Baráth and Turančík[1] are detecting select attacks with the MATLAB environment, which is effective in a production environment, but in an educational setting we can verify a larger sample of attacks and their preventions crafted by students at the cost of effectiveness, which is not relevant for us. Finally, this approach allows us to verify whether students understood the resources they mentioned, such as the previously discussed solution utilising ANN and classifiers, or if they misunderstood it, resulting in incorrect outcomes.

6 Conclusion

This study demonstrates the potential of customized generative dialogue models for automated assessment of programming assignments in software engineering education.
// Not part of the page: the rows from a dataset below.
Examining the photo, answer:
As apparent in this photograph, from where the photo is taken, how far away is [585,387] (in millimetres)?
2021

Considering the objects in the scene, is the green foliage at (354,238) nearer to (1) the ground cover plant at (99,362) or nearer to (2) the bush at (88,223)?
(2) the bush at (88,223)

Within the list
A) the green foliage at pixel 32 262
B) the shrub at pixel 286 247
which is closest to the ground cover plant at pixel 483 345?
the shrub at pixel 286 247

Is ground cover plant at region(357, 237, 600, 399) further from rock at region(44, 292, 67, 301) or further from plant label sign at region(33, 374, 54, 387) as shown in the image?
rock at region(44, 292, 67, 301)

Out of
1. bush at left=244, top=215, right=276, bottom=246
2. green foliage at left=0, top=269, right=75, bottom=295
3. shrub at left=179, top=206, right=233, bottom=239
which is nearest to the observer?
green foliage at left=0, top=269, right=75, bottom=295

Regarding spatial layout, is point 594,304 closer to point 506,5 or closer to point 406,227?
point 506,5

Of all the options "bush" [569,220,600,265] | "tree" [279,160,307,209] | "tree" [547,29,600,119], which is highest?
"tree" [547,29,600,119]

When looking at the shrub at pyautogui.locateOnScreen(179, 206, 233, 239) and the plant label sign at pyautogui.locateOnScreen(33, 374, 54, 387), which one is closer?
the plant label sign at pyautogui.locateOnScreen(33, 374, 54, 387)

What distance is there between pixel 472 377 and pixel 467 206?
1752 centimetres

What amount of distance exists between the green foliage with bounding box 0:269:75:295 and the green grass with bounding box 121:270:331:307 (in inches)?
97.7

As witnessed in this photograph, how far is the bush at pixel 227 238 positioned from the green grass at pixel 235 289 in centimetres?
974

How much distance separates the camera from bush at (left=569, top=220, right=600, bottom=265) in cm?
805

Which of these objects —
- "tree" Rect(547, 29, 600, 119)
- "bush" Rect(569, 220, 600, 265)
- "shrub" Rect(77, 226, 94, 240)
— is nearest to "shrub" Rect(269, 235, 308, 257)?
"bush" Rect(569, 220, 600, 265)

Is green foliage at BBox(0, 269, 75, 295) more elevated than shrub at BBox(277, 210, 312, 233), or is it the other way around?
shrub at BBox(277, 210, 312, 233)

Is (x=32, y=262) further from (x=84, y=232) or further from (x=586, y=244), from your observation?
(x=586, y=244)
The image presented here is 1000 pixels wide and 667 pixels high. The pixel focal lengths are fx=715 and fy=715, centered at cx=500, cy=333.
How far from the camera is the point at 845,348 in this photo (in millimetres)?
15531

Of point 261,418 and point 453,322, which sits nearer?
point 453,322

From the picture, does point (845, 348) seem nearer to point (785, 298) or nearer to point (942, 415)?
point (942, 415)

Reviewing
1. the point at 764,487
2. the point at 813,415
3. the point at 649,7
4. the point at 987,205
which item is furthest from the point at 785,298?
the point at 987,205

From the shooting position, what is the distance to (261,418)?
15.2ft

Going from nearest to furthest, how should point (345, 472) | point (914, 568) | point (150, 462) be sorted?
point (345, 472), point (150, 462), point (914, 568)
KP Assistant, implemented using GPT-4o and tailored for a Component Programming course, showed promising capabilities in generating relevant questions, providing feedback, and evaluating student understanding across various game implementations.

The evaluation revealed both strengths and limitations of this approach. Key advantages include the interactive assessment format, flexibility across different implementations, and continuous availability. However, significant challenges remain, particularly regarding limited code analysis depth, hallucination issues, and evaluation vulnerabilities. The conversational nature of the LLM encouraged students to submit their assignments using this method or simply ask questions about their progress.

Our findings suggest that while generative dialogue models can serve as valuable educational tools, they are best positioned as supplements to, rather than replacements for, traditional assessment methods. With appropriate integration, oversight, and continuous refinement, such systems have the potential to enhance programming education by providing additional practice opportunities, reducing instructor workload for routine assessments, and offering students more immediate and comprehensive feedback.